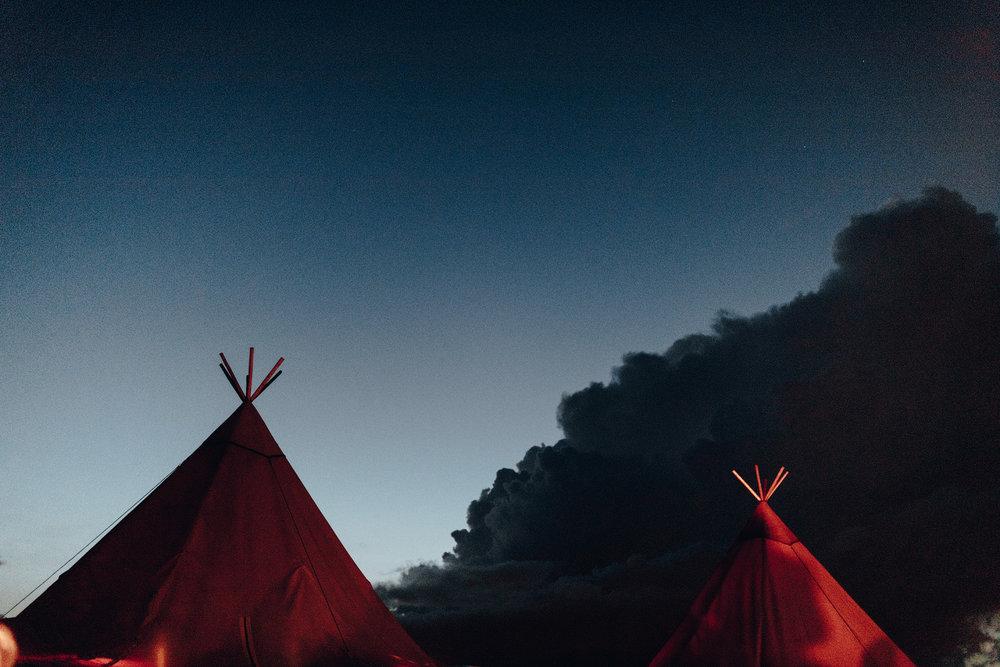 Scandinavian tipi tent at night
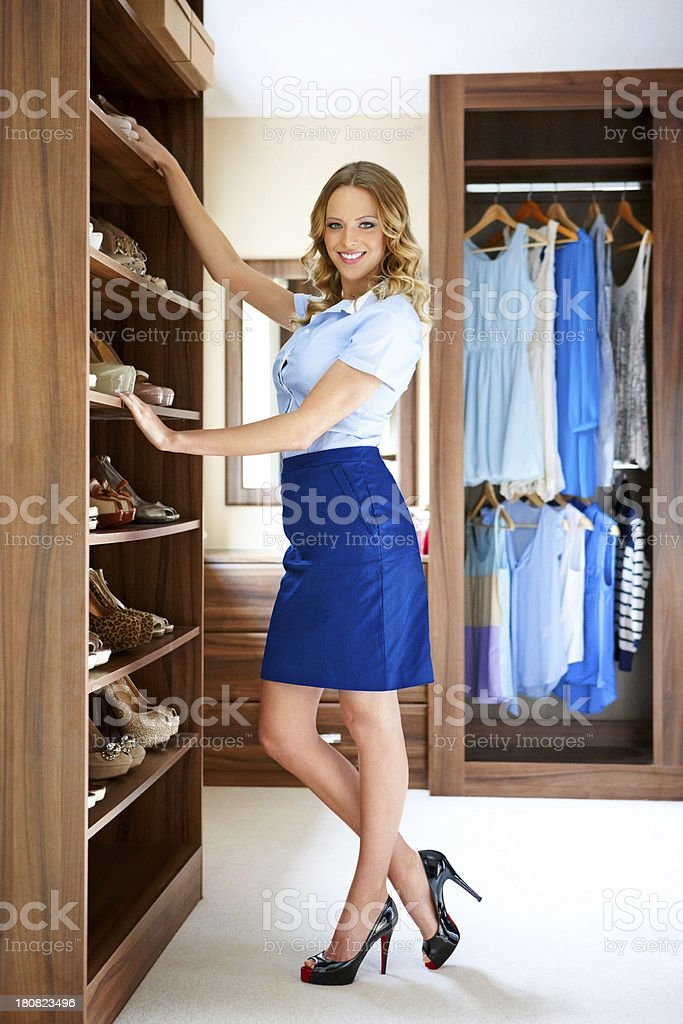 Beautiful young woman standing by her wardrobe smiling stock photo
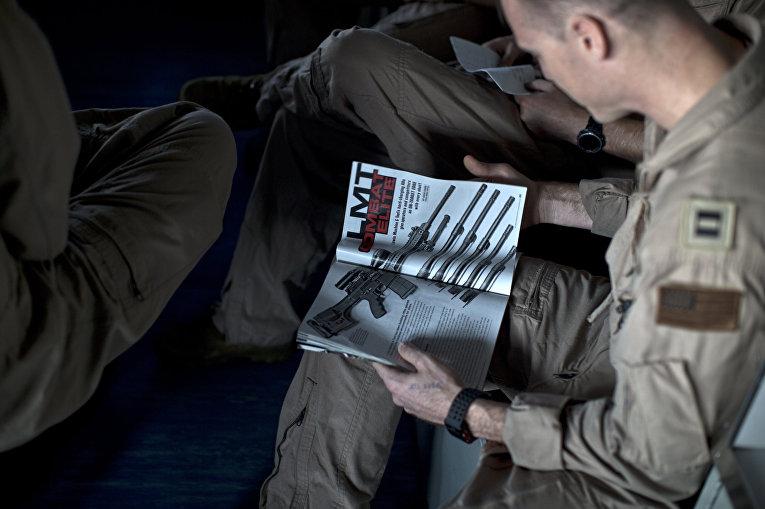 Военный летчик читает журнал об оружии на борту авианосца «Теодор Рузвельт»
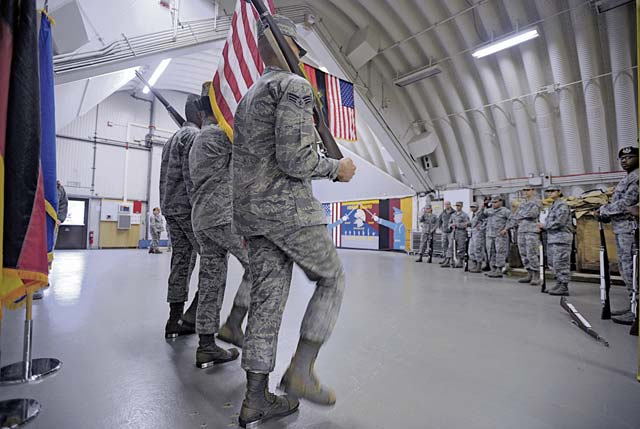 U.S. Air Force Honor Guard members demonstrate color guard movements to members of the Ramstein Honor Guard March 15 on Ramstein.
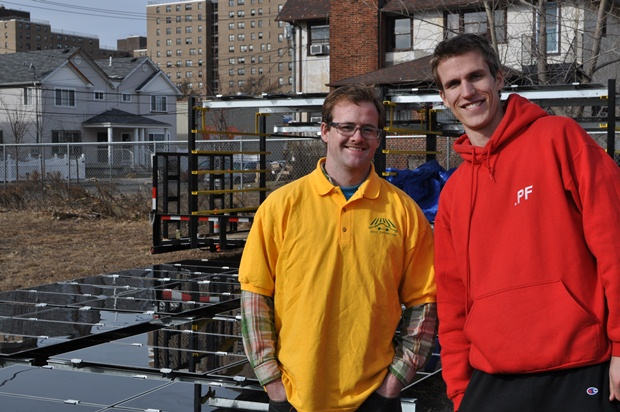 Rob van Haaren (in red) and Garrett Fitzgerald with their portable solar in Queens. (Solar Journey USA photo)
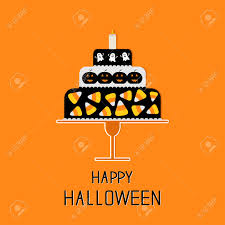 halloween black background image cake with candy corn pumpkin ghost and candle happy halloween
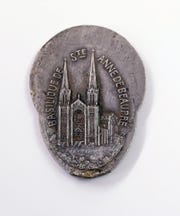 A commemorative medallion of the Basilique de Ste. Anne de Beaupre in Quebec was found on the property of Randy Polzin, vice president of the Crivitz-Stephenson Historical Society board, in Crivitz about two years ago. It is believed to be about 120 years old.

------------------------------------------------------------------------

**Problem details**
Hand back the data above exactly, leaving out all pictures.

**Answer area**
 Scandinavian tipi tent at night
 Beautiful young woman standing by her wardrobe smiling stock photo
 Военный летчик читает журнал об оружии на борту авианосца «Теодор Рузвельт»
 U.S. Air Force Honor Guard members demonstrate color guard movements to members of the Ramstein Honor Guard March 15 on Ramstein.
 Rob van Haaren (in red) and Garrett Fitzgerald with their portable solar in Queens. (Solar Journey USA photo)
 halloween black background image cake with candy corn pumpkin ghost and candle happy halloween
 A commemorative medallion of the Basilique de Ste. Anne de Beaupre in Quebec was found on the property of Randy Polzin, vice president of the Crivitz-Stephenson Historical Society board, in Crivitz about two years ago. It is believed to be about 120 years old.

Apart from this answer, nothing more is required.